GOAL
Rewrite the items below, swapping each "camera" for "lens" and keeping everything else unchanged. Leave the pictures out of your answer.

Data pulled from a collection
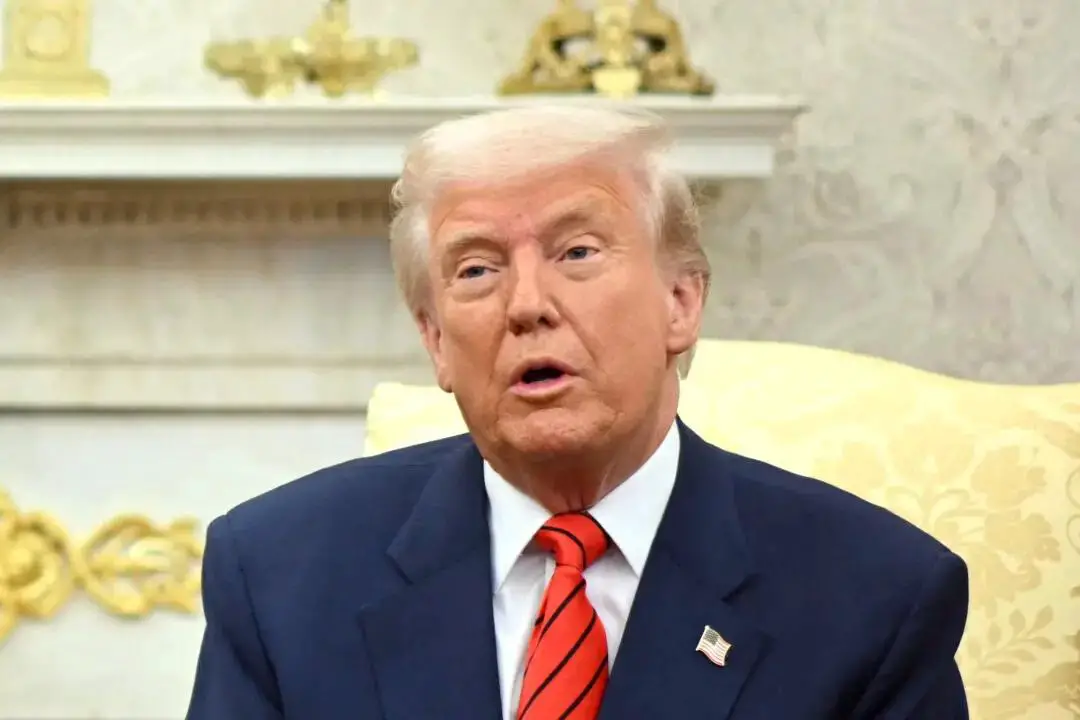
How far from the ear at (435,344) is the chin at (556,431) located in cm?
12

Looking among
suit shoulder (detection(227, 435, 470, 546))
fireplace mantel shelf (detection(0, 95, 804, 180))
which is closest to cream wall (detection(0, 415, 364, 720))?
fireplace mantel shelf (detection(0, 95, 804, 180))

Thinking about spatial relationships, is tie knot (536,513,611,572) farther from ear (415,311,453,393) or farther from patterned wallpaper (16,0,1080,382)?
patterned wallpaper (16,0,1080,382)

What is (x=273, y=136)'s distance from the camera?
1842 millimetres

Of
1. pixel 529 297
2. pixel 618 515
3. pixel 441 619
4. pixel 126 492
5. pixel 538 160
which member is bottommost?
pixel 126 492

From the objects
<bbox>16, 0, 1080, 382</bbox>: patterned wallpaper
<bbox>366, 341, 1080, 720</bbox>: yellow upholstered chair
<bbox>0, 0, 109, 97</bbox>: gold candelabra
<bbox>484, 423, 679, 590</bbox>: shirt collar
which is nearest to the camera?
<bbox>484, 423, 679, 590</bbox>: shirt collar

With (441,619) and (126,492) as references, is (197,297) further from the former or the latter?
(441,619)

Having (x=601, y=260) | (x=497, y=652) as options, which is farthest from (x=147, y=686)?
(x=601, y=260)

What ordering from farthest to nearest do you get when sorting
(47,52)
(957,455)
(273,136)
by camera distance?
1. (47,52)
2. (273,136)
3. (957,455)

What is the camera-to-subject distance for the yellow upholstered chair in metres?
1.43

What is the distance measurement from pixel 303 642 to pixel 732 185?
1154 mm

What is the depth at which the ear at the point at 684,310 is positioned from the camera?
1219 millimetres

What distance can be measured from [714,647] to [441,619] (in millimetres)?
253

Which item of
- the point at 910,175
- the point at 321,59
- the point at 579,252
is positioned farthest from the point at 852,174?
the point at 579,252

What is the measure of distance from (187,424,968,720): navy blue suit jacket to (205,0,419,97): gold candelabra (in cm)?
80
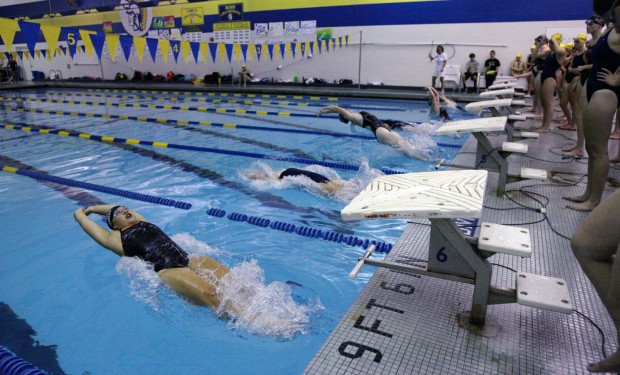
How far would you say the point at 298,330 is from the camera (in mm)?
2182

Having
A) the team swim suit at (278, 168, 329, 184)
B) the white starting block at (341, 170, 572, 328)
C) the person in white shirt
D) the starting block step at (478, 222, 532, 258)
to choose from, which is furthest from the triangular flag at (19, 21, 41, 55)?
the person in white shirt

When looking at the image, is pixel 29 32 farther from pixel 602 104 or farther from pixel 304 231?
pixel 602 104

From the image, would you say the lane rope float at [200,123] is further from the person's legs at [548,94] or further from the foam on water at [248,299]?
the foam on water at [248,299]

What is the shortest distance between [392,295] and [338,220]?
1.72 m

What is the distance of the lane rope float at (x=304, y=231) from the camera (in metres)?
3.09

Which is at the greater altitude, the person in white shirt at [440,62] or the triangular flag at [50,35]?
the triangular flag at [50,35]

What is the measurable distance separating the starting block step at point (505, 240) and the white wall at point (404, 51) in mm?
12581

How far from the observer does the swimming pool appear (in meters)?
2.14

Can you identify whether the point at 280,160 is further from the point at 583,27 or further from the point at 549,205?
the point at 583,27

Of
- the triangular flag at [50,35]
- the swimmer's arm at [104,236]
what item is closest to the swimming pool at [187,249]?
the swimmer's arm at [104,236]

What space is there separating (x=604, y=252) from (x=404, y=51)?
13441 millimetres

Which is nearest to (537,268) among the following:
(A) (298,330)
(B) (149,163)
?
(A) (298,330)

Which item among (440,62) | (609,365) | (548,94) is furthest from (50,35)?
(440,62)

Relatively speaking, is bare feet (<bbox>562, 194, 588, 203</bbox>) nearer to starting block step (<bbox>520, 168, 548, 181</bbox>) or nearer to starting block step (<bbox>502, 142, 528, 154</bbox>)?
starting block step (<bbox>520, 168, 548, 181</bbox>)
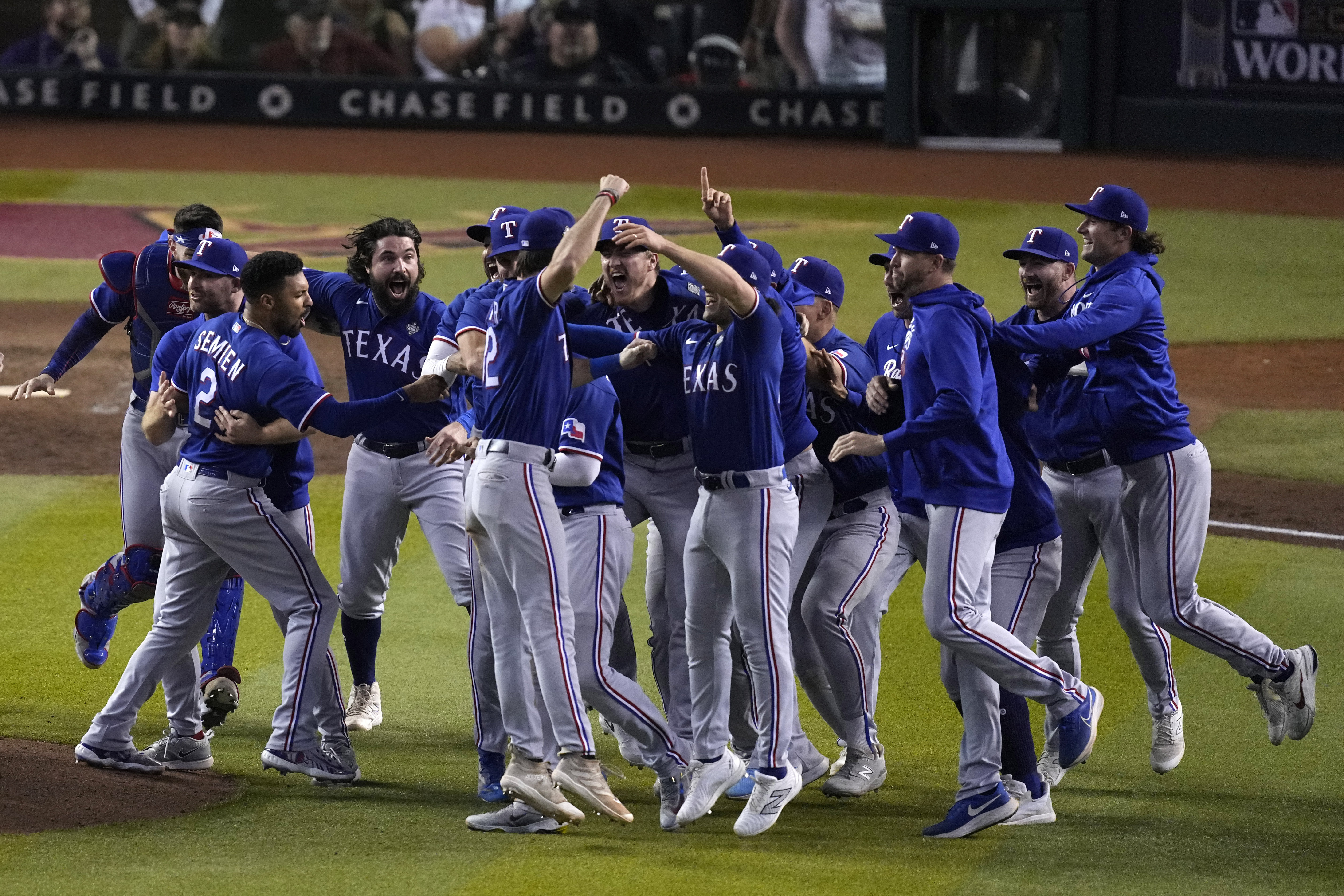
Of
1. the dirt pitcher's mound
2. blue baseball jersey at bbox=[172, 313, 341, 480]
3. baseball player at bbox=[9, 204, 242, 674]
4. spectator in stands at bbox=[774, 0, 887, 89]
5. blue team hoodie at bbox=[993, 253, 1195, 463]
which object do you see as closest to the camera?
the dirt pitcher's mound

ANSWER TO THE EXERCISE
How far from the ear at (435,344) is the chin at (556,431) located in cm?
12

Looking among
suit shoulder (detection(227, 435, 470, 546))
fireplace mantel shelf (detection(0, 95, 804, 180))
which is closest to cream wall (detection(0, 415, 364, 720))?
fireplace mantel shelf (detection(0, 95, 804, 180))

Thinking about spatial relationships, is tie knot (536,513,611,572) farther from ear (415,311,453,393) or farther from patterned wallpaper (16,0,1080,382)?
patterned wallpaper (16,0,1080,382)

What is (x=273, y=136)'s distance from the lens?
1842 millimetres

Of
1. pixel 529 297
2. pixel 618 515
3. pixel 441 619
4. pixel 126 492
5. pixel 538 160
which member is bottommost?
pixel 126 492

From the objects
<bbox>16, 0, 1080, 382</bbox>: patterned wallpaper
<bbox>366, 341, 1080, 720</bbox>: yellow upholstered chair
<bbox>0, 0, 109, 97</bbox>: gold candelabra
<bbox>484, 423, 679, 590</bbox>: shirt collar
which is nearest to the lens?
<bbox>484, 423, 679, 590</bbox>: shirt collar

With (441,619) and (126,492) as references, is (197,297) further from the former or the latter?
(441,619)

Having (x=601, y=260) | (x=497, y=652) as options, which is farthest from (x=147, y=686)?
(x=601, y=260)

What ordering from farthest to nearest do you get when sorting
(47,52)
(957,455)
(273,136)
by lens distance?
1. (47,52)
2. (273,136)
3. (957,455)

What is the lens-to-subject distance for the yellow upholstered chair in metres?
1.43

What is the distance measurement from pixel 303 642 to pixel 732 185?
1154 mm

What is the depth at which the ear at the point at 684,310 is positioned from the lens?
1219 millimetres

What distance can be measured from [714,647] to [441,619] (in millimetres)?
253

Which item of
- the point at 910,175
- the point at 321,59
- the point at 579,252
is positioned farthest from the point at 852,174?
the point at 579,252

What is the measure of distance from (187,424,968,720): navy blue suit jacket to (205,0,419,97): gold candelabra (in cm)?
80
How far would you say the point at 298,330 is from the lens (in mm)?
2182

Having
A) the team swim suit at (278, 168, 329, 184)
B) the white starting block at (341, 170, 572, 328)
C) the person in white shirt
D) the starting block step at (478, 222, 532, 258)
to choose from, which is furthest from the triangular flag at (19, 21, 41, 55)?
the person in white shirt

When looking at the image, is pixel 29 32 farther from pixel 602 104 or farther from pixel 304 231?
pixel 602 104

From the image, would you say the lane rope float at [200,123] is further from the person's legs at [548,94] or further from the foam on water at [248,299]?
the foam on water at [248,299]

What is the shortest distance between [392,295] and [338,220]?
1.72 m

What is the distance of the lane rope float at (x=304, y=231) from the lens (in metres)?
3.09

Which is at the greater altitude, the person in white shirt at [440,62] or the triangular flag at [50,35]?
the triangular flag at [50,35]

What is the measurable distance separating the starting block step at point (505, 240) and the white wall at point (404, 51) in mm?
12581

How far from the observer does the swimming pool appear (in meters)?
2.14

Can you identify whether the point at 280,160 is further from the point at 583,27 or further from the point at 549,205?
the point at 583,27

Of
- the triangular flag at [50,35]
- the swimmer's arm at [104,236]
what item is closest to the swimming pool at [187,249]?
the swimmer's arm at [104,236]

What space is there separating (x=604, y=252) from (x=404, y=51)?
13441 millimetres

Which is nearest to (537,268) among the following:
(A) (298,330)
(B) (149,163)
?
(A) (298,330)

Which item among (440,62) | (609,365) | (548,94) is furthest from (50,35)?
(440,62)

Relatively speaking, is bare feet (<bbox>562, 194, 588, 203</bbox>) nearer to starting block step (<bbox>520, 168, 548, 181</bbox>) or nearer to starting block step (<bbox>502, 142, 528, 154</bbox>)?
starting block step (<bbox>520, 168, 548, 181</bbox>)
Of
1. the dirt pitcher's mound
2. blue baseball jersey at bbox=[172, 313, 341, 480]
3. baseball player at bbox=[9, 204, 242, 674]
4. spectator in stands at bbox=[774, 0, 887, 89]
5. blue team hoodie at bbox=[993, 253, 1195, 463]
which object do you see as closest to the lens?
the dirt pitcher's mound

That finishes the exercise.